When a Strongly Worded Letter Just Isn’t Enough…

Got an ex who always shows up late for pick ups/drop offs? Or one who is months behind in child support? You’ve sent them emails, texts, strongly worded letters… and nothing seems to work. So what do you do when one party continually violates a court order? If it’s a parenting plan, a child support order, a maintenance order, a restraining order, or any of the aforementioned as temporary orders, then a contempt hearing might just be in order. Contempt is defined by RCW 7.21.030(b) as the intentional disobedience of a court order.

What constitutes contempt?

In order for the court to hold someone in contempt, there must be:

1. a lawful court order which the other party is aware of;
2. a violation of the plain language of that order; and
3. bad faith or intentional misconduct on behalf of the violator

Thus, sometimes one parent has violated a court order (ie: showed up late to an exchange), but there is no bad faith (ie: late parent was late because there was a backup on I-5 and he couldn’t make it on time). In this case, although the parent has violated the order, no contempt would be found.

However, in the case where one parent is late to every single exchange, the other parent continually points out to the parent that he/she is late (in writing is always best), and the late parent never rectifies his/her ways nor ever has a valid excuse, then that parent may very well be found to be in contempt.

Contempt actions can be used regarding parenting plan provisions – however know the dispute resolution section of your parenting plan and make sure that if it’s an actual dispute about the clarity of the parenting plan then you are must follow the ADR requirements before running to contempt. Contempt may also be used when another parent is not paying child support or an ex-spouse is not paying maintenance. However, contempt is not available if you are seeking to enforce monetary provisions of a property settlement.

Do know that contempt is a severe remedy that is not to be taken lightly. Ensure that all three elements are met before pursuing a contempt charge and consider whether other avenues may be better. For example, if you say your ex-spouse is violating provision 3 of the parenting plan, but your ex-spouse says she reads the language differently, a motion for clarification of the plan may be the better route to go. That said, if the facts are clear, the plain language of the document cannot be read a different way, and the ex-spouse continues to act non-compliantly, then contempt very well may be the way to go.

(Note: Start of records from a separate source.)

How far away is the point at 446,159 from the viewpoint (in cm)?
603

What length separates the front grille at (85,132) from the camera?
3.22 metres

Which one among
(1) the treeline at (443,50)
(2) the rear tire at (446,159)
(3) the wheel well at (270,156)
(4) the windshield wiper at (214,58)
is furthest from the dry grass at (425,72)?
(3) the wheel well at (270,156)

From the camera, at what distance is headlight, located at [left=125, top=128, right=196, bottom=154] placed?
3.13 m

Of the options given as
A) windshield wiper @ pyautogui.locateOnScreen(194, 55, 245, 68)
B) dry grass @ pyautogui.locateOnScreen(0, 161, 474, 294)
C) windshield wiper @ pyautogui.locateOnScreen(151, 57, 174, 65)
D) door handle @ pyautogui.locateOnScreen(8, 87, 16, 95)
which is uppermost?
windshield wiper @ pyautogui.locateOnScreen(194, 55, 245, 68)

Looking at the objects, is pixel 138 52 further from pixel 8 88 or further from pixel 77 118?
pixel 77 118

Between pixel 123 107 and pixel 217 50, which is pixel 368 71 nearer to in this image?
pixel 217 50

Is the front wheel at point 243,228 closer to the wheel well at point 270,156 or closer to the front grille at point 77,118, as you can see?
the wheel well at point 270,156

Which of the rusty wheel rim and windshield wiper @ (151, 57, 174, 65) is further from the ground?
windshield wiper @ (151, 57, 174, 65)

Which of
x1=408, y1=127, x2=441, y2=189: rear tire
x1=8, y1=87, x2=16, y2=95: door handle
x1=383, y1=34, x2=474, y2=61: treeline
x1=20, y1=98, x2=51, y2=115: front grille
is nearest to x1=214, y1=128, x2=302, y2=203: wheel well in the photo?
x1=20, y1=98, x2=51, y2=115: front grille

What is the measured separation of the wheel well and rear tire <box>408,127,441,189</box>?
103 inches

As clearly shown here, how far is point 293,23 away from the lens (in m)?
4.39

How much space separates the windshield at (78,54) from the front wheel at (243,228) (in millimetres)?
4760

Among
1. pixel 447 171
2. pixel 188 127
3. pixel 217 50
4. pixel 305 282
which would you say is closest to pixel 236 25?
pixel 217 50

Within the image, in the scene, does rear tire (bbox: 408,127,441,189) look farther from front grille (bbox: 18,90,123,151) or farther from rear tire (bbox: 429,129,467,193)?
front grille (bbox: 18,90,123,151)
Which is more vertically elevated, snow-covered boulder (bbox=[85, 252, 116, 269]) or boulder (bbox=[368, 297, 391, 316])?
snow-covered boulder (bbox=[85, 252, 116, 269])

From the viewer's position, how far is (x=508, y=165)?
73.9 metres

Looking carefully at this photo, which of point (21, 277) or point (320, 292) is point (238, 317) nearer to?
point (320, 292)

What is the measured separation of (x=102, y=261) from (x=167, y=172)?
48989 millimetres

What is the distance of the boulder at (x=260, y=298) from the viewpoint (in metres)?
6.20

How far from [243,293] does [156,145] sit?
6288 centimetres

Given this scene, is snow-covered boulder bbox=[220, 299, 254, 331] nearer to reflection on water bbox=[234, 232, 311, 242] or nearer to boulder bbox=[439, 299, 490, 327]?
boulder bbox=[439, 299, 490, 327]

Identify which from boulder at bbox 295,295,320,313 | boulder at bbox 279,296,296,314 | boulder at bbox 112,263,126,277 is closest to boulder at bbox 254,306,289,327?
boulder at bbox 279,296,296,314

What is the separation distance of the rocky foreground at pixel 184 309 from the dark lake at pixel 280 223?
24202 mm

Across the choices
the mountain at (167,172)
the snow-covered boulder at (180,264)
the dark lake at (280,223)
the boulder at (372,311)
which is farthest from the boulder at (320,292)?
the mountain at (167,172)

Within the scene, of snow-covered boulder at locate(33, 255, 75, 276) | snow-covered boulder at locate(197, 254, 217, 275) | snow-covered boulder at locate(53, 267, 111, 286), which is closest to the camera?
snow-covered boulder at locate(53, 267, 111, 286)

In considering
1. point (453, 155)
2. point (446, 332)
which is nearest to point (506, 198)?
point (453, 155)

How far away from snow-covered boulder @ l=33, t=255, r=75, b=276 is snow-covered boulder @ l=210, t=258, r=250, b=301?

How do I start a contempt action?

Contempt requires a Motion for an Order to Show Cause re: Contempt and a declaration to go along with it. The first step is to file this motion and declaration with the court via ex parte, requesting the court to grant an Order To Show Cause. Once you have this order, then you need to personally serve the other party all of the documents, including your signed Show Cause Order. A hearing can be set for 14 days after the date when the other party is served. Best practice, to ensure you have enough time between seeking the ex parte Show Cause Order and the hearing is to set the hearing for a few days more than 14, to make sure you have the opportunity to get all the documents personally served.

Once served, the hearing is like any other on the family law motions calendar. The other party will have the opportunity to respond, explain his/her side of the story, and that is due to you and the court by noon four court days before the hearing. You then have the opportunity to put in a reply, due to the other party and the court by noon two court days before the hearing.

What Can Happen at Court?

If the court finds that the other party has in fact violated a lawful court order and done it intentionally and/or in bad faith, there are a number of remedies that can occur, depending on the circumstances. In the case of financial issues, such as back child support or maintenance, the court can order the delinquent party to pay up, and pay an interest on the back amount at 1% per month, 12% per annum. In the case of a parenting plan violation, the other party may be ordered to give make up time in the case of missed residential time or order other provisions as necessary to ensure that the violation does not happen again. The court can also award attorney’s fees to the prevailing party and a court fee. In the case of a parenting plan, if one parent is found in contempt two or more times in a three-year period, this grants the non-violating parent the opportunity to file for modification of the parenting plan.

A contempt order will have specific conditions in it, called “purge conditions,” which are requirements that must be satisfied by the violating parent in order to remove the contempt charge. For example, in the case where the court orders make-up time, the violating parent will be in contempt until that make-up time occurs. The court may also require the parties to come back for a review hearing, specifically to determine whether the contempt has been successfully purged or not.

In extreme cases, the court may order imprisonment for contempt. This is generally a last resort and the court does not like to do this. The court has made it clear that imprisonment in the case of civil contempt is for the purposes of requiring a party to obey a court order; it is not intended to be punitive.

Overall, contempt can be a very effective remedy for a party who is acting in bad faith and continually violating an order. However, contempt is also expensive, causes further conflict, and can be difficult to prove. And if you find yourself contemplating filing for contempt, make sure you take a long, hard look at yourself and see if you are following the orders yourself. The court is reluctant to find contempt on one parent when the other one is coming to the court with “unclean hands.” *

 

 

*Though do know that one party’s violation of an order does not give the other party a free ticket to violate themselves. Nothing excuses a bad faith violation of a lawful court order – certainly not an-eye-for-an-eye mentality.